Writing Op-Eds

Published Jun 30, 2006

Contributing to the news is a crucial means of affecting public policy and getting traction on an issue. However, scientific research and media work aren’t always a perfect fit. The speed of the media world, and the small amount of space journalists have to cover complex scientific issues, can make the interaction between scientists and the press challenging. Yet scientific expertise has never been in higher demand in the mainstream media. And for scientists, the most effective means of bringing their expertise and convictions to the public is by working with the media.

Below are tips on writing op-eds, a simple and effective way to get a message to both the public and policy makers. UCS has additional information for scientists seeking to engage the news media—please see Letters to the Editor and Meeting with Editorial Boards.


Op-eds offer you a chance to get your viewpoint out in a visible way. They appear opposite the editorial page in most newspapers and are often located next to columns by syndicated writers like George Will or Ellen Goodman. Op-eds are unsolicited articles written by people not affiliated with the paper—from business executives and scientists to school kids and interested local citizens.

It is often difficult to get an op-ed published in a newspaper. There is limited space for them and editors receive a larger number of unsolicited articles. You might consider other options first, as op-eds take more effort and time than a letter to the editor, for example.

Just like a good essay, op-eds have an introduction, body, and conclusion. The introduction should grab the reader and encourage him or her to read on. Use timely references, colorful language, and metaphors to get the reader's attention.

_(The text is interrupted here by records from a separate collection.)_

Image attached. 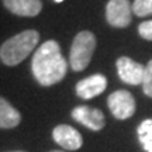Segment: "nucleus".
Masks as SVG:
<instances>
[{
    "label": "nucleus",
    "instance_id": "nucleus-1",
    "mask_svg": "<svg viewBox=\"0 0 152 152\" xmlns=\"http://www.w3.org/2000/svg\"><path fill=\"white\" fill-rule=\"evenodd\" d=\"M31 69L41 86L48 87L62 80L68 71V62L61 52L59 44L55 39L45 41L34 54Z\"/></svg>",
    "mask_w": 152,
    "mask_h": 152
},
{
    "label": "nucleus",
    "instance_id": "nucleus-2",
    "mask_svg": "<svg viewBox=\"0 0 152 152\" xmlns=\"http://www.w3.org/2000/svg\"><path fill=\"white\" fill-rule=\"evenodd\" d=\"M39 41V34L35 30H26L9 38L0 47V59L7 66L21 64L34 51Z\"/></svg>",
    "mask_w": 152,
    "mask_h": 152
},
{
    "label": "nucleus",
    "instance_id": "nucleus-3",
    "mask_svg": "<svg viewBox=\"0 0 152 152\" xmlns=\"http://www.w3.org/2000/svg\"><path fill=\"white\" fill-rule=\"evenodd\" d=\"M96 49V37L90 31H80L75 38L71 47L69 65L75 72L86 69L90 64L93 52Z\"/></svg>",
    "mask_w": 152,
    "mask_h": 152
},
{
    "label": "nucleus",
    "instance_id": "nucleus-4",
    "mask_svg": "<svg viewBox=\"0 0 152 152\" xmlns=\"http://www.w3.org/2000/svg\"><path fill=\"white\" fill-rule=\"evenodd\" d=\"M106 20L114 28H125L132 20V4L130 0H110L106 6Z\"/></svg>",
    "mask_w": 152,
    "mask_h": 152
},
{
    "label": "nucleus",
    "instance_id": "nucleus-5",
    "mask_svg": "<svg viewBox=\"0 0 152 152\" xmlns=\"http://www.w3.org/2000/svg\"><path fill=\"white\" fill-rule=\"evenodd\" d=\"M107 104L114 117L117 120H127L135 113V99L127 90H117L111 93L107 99Z\"/></svg>",
    "mask_w": 152,
    "mask_h": 152
},
{
    "label": "nucleus",
    "instance_id": "nucleus-6",
    "mask_svg": "<svg viewBox=\"0 0 152 152\" xmlns=\"http://www.w3.org/2000/svg\"><path fill=\"white\" fill-rule=\"evenodd\" d=\"M117 72H118L120 79L131 86H138L142 85L144 80V73H145V66L132 61L128 56H121L117 59Z\"/></svg>",
    "mask_w": 152,
    "mask_h": 152
},
{
    "label": "nucleus",
    "instance_id": "nucleus-7",
    "mask_svg": "<svg viewBox=\"0 0 152 152\" xmlns=\"http://www.w3.org/2000/svg\"><path fill=\"white\" fill-rule=\"evenodd\" d=\"M72 117L77 123L83 124L92 131H100L106 125V118L102 110L89 107V106H77L72 110Z\"/></svg>",
    "mask_w": 152,
    "mask_h": 152
},
{
    "label": "nucleus",
    "instance_id": "nucleus-8",
    "mask_svg": "<svg viewBox=\"0 0 152 152\" xmlns=\"http://www.w3.org/2000/svg\"><path fill=\"white\" fill-rule=\"evenodd\" d=\"M52 137L56 144L68 151H76L83 145V138L80 132L68 124H61L55 127L52 131Z\"/></svg>",
    "mask_w": 152,
    "mask_h": 152
},
{
    "label": "nucleus",
    "instance_id": "nucleus-9",
    "mask_svg": "<svg viewBox=\"0 0 152 152\" xmlns=\"http://www.w3.org/2000/svg\"><path fill=\"white\" fill-rule=\"evenodd\" d=\"M107 87V79L106 76L102 73H96L86 77V79H82L77 82L76 85V93L77 96L82 99H93L102 94Z\"/></svg>",
    "mask_w": 152,
    "mask_h": 152
},
{
    "label": "nucleus",
    "instance_id": "nucleus-10",
    "mask_svg": "<svg viewBox=\"0 0 152 152\" xmlns=\"http://www.w3.org/2000/svg\"><path fill=\"white\" fill-rule=\"evenodd\" d=\"M9 11L20 17H35L42 10L41 0H3Z\"/></svg>",
    "mask_w": 152,
    "mask_h": 152
},
{
    "label": "nucleus",
    "instance_id": "nucleus-11",
    "mask_svg": "<svg viewBox=\"0 0 152 152\" xmlns=\"http://www.w3.org/2000/svg\"><path fill=\"white\" fill-rule=\"evenodd\" d=\"M21 114L18 113L6 99L0 97V128H14L20 124Z\"/></svg>",
    "mask_w": 152,
    "mask_h": 152
},
{
    "label": "nucleus",
    "instance_id": "nucleus-12",
    "mask_svg": "<svg viewBox=\"0 0 152 152\" xmlns=\"http://www.w3.org/2000/svg\"><path fill=\"white\" fill-rule=\"evenodd\" d=\"M138 138L147 152H152V118L144 120L138 127Z\"/></svg>",
    "mask_w": 152,
    "mask_h": 152
},
{
    "label": "nucleus",
    "instance_id": "nucleus-13",
    "mask_svg": "<svg viewBox=\"0 0 152 152\" xmlns=\"http://www.w3.org/2000/svg\"><path fill=\"white\" fill-rule=\"evenodd\" d=\"M132 13L137 17L152 16V0H134Z\"/></svg>",
    "mask_w": 152,
    "mask_h": 152
},
{
    "label": "nucleus",
    "instance_id": "nucleus-14",
    "mask_svg": "<svg viewBox=\"0 0 152 152\" xmlns=\"http://www.w3.org/2000/svg\"><path fill=\"white\" fill-rule=\"evenodd\" d=\"M142 90L148 97H152V59L145 66L144 80H142Z\"/></svg>",
    "mask_w": 152,
    "mask_h": 152
},
{
    "label": "nucleus",
    "instance_id": "nucleus-15",
    "mask_svg": "<svg viewBox=\"0 0 152 152\" xmlns=\"http://www.w3.org/2000/svg\"><path fill=\"white\" fill-rule=\"evenodd\" d=\"M138 33H140V35H141L144 39L152 41V20L141 23L140 27H138Z\"/></svg>",
    "mask_w": 152,
    "mask_h": 152
},
{
    "label": "nucleus",
    "instance_id": "nucleus-16",
    "mask_svg": "<svg viewBox=\"0 0 152 152\" xmlns=\"http://www.w3.org/2000/svg\"><path fill=\"white\" fill-rule=\"evenodd\" d=\"M55 1H58V3H61V1H64V0H55Z\"/></svg>",
    "mask_w": 152,
    "mask_h": 152
},
{
    "label": "nucleus",
    "instance_id": "nucleus-17",
    "mask_svg": "<svg viewBox=\"0 0 152 152\" xmlns=\"http://www.w3.org/2000/svg\"><path fill=\"white\" fill-rule=\"evenodd\" d=\"M49 152H62V151H49Z\"/></svg>",
    "mask_w": 152,
    "mask_h": 152
},
{
    "label": "nucleus",
    "instance_id": "nucleus-18",
    "mask_svg": "<svg viewBox=\"0 0 152 152\" xmlns=\"http://www.w3.org/2000/svg\"><path fill=\"white\" fill-rule=\"evenodd\" d=\"M17 152H23V151H17Z\"/></svg>",
    "mask_w": 152,
    "mask_h": 152
}]
</instances>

Try to limit the introductory paragraph to three sentences.

The body of the piece further develops your thesis, giving some background and context. Keep each paragraph short and focused. Each paragraph should range from three to five sentences. Try to make one point in each paragraph, and be sure each paragraph flows into the next smoothly. Every paragraph should tie back to the introduction and your overall thesis. Be sure not to get off-track or follow tangents.

The final paragraph should wrap up the piece. Do not leave any dangling ends. Tie everything up and close with a kick. Your conclusion should link to your introduction, carrying the same theme but adding something new. Use your conclusion to state your overall point or opinion. As the first sentence should grab the reader and make her/him want to continue to read, the last sentence should be memorable and make your overall point stick in the reader’s mind.


  1. Do some research first. Before you sit down to write your op-ed, check with your local newspaper to find out the protocol for submitting opinion editorials. Many papers have strict word limits; be sure to follow them carefully. Some, but not all, papers accept op-eds by fax or email. Call your paper and ask how they prefer to receive op-ed submissions, what the word limit is, to whose attention it should be sent, and if they require any supplemental information beyond the personal information listed above. Sending an op-ed to the wrong person, one that is not the correct length, or failing to include all the information they require can keep even the best op-ed out of print. 

  2. Use a catchy title that ties into the theme of your piece. The title is what the reader sees first. Your title should entice the reader. 

  3. Keep the op-ed short and to the point. Ideally, an op-ed should be 550-725 words. Remember, newspapers have very limited space. A short article has a better chance of getting printed.

  4. Grab the reader's attention in the first couple of lines and close with a sentence that will help him or her remember your point. Be creative—an interesting article is more likely to be printed and more likely to be remembered.

  5. Include personal information at the end your op-ed: name, university or organization, title, phone number, address. Many papers will not run a piece without first being able to confirm that you are the author of the piece. 

  6. Follow-up. A few days after you submit your op-ed, you should place a follow-up call to the op-ed editor to check on their interest in running the article.